> _Exercise_:
Return every line of the data exactly as it appears.

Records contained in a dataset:
⁂

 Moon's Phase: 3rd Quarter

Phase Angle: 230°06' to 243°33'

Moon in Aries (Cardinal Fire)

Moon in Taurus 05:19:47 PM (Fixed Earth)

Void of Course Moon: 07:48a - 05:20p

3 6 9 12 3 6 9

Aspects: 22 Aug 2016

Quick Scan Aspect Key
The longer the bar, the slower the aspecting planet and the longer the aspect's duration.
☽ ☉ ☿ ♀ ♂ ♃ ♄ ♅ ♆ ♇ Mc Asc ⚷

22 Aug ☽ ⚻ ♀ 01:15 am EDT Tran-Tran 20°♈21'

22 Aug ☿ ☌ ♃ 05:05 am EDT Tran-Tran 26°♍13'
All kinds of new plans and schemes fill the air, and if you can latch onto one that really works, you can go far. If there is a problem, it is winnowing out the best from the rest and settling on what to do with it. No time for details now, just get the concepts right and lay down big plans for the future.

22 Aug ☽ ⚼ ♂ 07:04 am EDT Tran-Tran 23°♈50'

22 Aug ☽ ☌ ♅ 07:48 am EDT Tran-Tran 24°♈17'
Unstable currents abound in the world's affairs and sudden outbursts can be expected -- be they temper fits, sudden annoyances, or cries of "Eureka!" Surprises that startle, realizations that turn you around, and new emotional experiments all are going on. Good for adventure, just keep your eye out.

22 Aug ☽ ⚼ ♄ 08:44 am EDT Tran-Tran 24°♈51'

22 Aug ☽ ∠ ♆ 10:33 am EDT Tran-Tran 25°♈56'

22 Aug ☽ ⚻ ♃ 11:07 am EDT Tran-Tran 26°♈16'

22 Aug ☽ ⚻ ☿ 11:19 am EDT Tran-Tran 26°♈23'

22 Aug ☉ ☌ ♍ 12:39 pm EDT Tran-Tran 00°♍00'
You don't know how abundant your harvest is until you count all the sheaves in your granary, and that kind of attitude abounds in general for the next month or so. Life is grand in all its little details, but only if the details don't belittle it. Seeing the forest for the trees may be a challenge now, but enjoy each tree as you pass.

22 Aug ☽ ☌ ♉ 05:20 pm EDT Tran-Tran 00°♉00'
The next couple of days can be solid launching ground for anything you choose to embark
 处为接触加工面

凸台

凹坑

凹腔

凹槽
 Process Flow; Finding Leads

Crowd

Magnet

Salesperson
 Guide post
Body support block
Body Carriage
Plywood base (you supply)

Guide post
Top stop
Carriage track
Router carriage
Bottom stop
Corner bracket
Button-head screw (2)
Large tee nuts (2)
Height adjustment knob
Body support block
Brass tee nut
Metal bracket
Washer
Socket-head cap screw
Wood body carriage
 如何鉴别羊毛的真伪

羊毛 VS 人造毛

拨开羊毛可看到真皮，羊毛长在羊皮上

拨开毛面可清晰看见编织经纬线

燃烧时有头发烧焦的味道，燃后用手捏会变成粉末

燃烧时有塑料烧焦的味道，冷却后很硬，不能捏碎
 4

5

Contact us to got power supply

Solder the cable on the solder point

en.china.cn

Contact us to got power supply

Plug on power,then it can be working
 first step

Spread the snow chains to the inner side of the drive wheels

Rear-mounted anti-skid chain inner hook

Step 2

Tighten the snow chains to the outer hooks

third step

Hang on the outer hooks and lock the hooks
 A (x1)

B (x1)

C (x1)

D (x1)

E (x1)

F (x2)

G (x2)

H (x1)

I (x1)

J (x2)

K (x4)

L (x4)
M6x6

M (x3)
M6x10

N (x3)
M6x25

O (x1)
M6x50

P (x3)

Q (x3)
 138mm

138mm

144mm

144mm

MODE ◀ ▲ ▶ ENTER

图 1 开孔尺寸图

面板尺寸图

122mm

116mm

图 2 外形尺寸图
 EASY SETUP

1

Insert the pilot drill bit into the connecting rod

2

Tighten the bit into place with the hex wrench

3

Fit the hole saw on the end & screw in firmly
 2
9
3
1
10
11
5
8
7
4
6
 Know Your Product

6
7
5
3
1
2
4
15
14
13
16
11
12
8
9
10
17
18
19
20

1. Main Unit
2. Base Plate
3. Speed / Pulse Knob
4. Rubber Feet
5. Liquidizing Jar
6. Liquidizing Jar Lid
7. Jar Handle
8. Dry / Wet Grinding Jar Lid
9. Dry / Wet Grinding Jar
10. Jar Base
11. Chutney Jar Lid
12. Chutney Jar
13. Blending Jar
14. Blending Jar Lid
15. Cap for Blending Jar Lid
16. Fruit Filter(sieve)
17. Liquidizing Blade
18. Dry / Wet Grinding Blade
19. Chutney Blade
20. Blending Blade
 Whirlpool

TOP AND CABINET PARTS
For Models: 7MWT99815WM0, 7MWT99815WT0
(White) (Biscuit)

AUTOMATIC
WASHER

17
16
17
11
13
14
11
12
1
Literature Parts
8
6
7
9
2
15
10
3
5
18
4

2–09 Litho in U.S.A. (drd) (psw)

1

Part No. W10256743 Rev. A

⁂

> _Solution for this problem_:
 Moon's Phase: 3rd Quarter

Phase Angle: 230°06' to 243°33'

Moon in Aries (Cardinal Fire)

Moon in Taurus 05:19:47 PM (Fixed Earth)

Void of Course Moon: 07:48a - 05:20p

3 6 9 12 3 6 9

Aspects: 22 Aug 2016

Quick Scan Aspect Key
The longer the bar, the slower the aspecting planet and the longer the aspect's duration.
☽ ☉ ☿ ♀ ♂ ♃ ♄ ♅ ♆ ♇ Mc Asc ⚷

22 Aug ☽ ⚻ ♀ 01:15 am EDT Tran-Tran 20°♈21'

22 Aug ☿ ☌ ♃ 05:05 am EDT Tran-Tran 26°♍13'
All kinds of new plans and schemes fill the air, and if you can latch onto one that really works, you can go far. If there is a problem, it is winnowing out the best from the rest and settling on what to do with it. No time for details now, just get the concepts right and lay down big plans for the future.

22 Aug ☽ ⚼ ♂ 07:04 am EDT Tran-Tran 23°♈50'

22 Aug ☽ ☌ ♅ 07:48 am EDT Tran-Tran 24°♈17'
Unstable currents abound in the world's affairs and sudden outbursts can be expected -- be they temper fits, sudden annoyances, or cries of "Eureka!" Surprises that startle, realizations that turn you around, and new emotional experiments all are going on. Good for adventure, just keep your eye out.

22 Aug ☽ ⚼ ♄ 08:44 am EDT Tran-Tran 24°♈51'

22 Aug ☽ ∠ ♆ 10:33 am EDT Tran-Tran 25°♈56'

22 Aug ☽ ⚻ ♃ 11:07 am EDT Tran-Tran 26°♈16'

22 Aug ☽ ⚻ ☿ 11:19 am EDT Tran-Tran 26°♈23'

22 Aug ☉ ☌ ♍ 12:39 pm EDT Tran-Tran 00°♍00'
You don't know how abundant your harvest is until you count all the sheaves in your granary, and that kind of attitude abounds in general for the next month or so. Life is grand in all its little details, but only if the details don't belittle it. Seeing the forest for the trees may be a challenge now, but enjoy each tree as you pass.

22 Aug ☽ ☌ ♉ 05:20 pm EDT Tran-Tran 00°♉00'
The next couple of days can be solid launching ground for anything you choose to embark
 处为接触加工面

凸台

凹坑

凹腔

凹槽
 Process Flow; Finding Leads

Crowd

Magnet

Salesperson
 Guide post
Body support block
Body Carriage
Plywood base (you supply)

Guide post
Top stop
Carriage track
Router carriage
Bottom stop
Corner bracket
Button-head screw (2)
Large tee nuts (2)
Height adjustment knob
Body support block
Brass tee nut
Metal bracket
Washer
Socket-head cap screw
Wood body carriage
 如何鉴别羊毛的真伪

羊毛 VS 人造毛

拨开羊毛可看到真皮，羊毛长在羊皮上

拨开毛面可清晰看见编织经纬线

燃烧时有头发烧焦的味道，燃后用手捏会变成粉末

燃烧时有塑料烧焦的味道，冷却后很硬，不能捏碎
 4

5

Contact us to got power supply

Solder the cable on the solder point

en.china.cn

Contact us to got power supply

Plug on power,then it can be working
 first step

Spread the snow chains to the inner side of the drive wheels

Rear-mounted anti-skid chain inner hook

Step 2

Tighten the snow chains to the outer hooks

third step

Hang on the outer hooks and lock the hooks
 A (x1)

B (x1)

C (x1)

D (x1)

E (x1)

F (x2)

G (x2)

H (x1)

I (x1)

J (x2)

K (x4)

L (x4)
M6x6

M (x3)
M6x10

N (x3)
M6x25

O (x1)
M6x50

P (x3)

Q (x3)
 138mm

138mm

144mm

144mm

MODE ◀ ▲ ▶ ENTER

图 1 开孔尺寸图

面板尺寸图

122mm

116mm

图 2 外形尺寸图
 EASY SETUP

1

Insert the pilot drill bit into the connecting rod

2

Tighten the bit into place with the hex wrench

3

Fit the hole saw on the end & screw in firmly
 2
9
3
1
10
11
5
8
7
4
6
 Know Your Product

6
7
5
3
1
2
4
15
14
13
16
11
12
8
9
10
17
18
19
20

1. Main Unit
2. Base Plate
3. Speed / Pulse Knob
4. Rubber Feet
5. Liquidizing Jar
6. Liquidizing Jar Lid
7. Jar Handle
8. Dry / Wet Grinding Jar Lid
9. Dry / Wet Grinding Jar
10. Jar Base
11. Chutney Jar Lid
12. Chutney Jar
13. Blending Jar
14. Blending Jar Lid
15. Cap for Blending Jar Lid
16. Fruit Filter(sieve)
17. Liquidizing Blade
18. Dry / Wet Grinding Blade
19. Chutney Blade
20. Blending Blade
 Whirlpool

TOP AND CABINET PARTS
For Models: 7MWT99815WM0, 7MWT99815WT0
(White) (Biscuit)

AUTOMATIC
WASHER

17
16
17
11
13
14
11
12
1
Literature Parts
8
6
7
9
2
15
10
3
5
18
4

2–09 Litho in U.S.A. (drd) (psw)

1

Part No. W10256743 Rev. A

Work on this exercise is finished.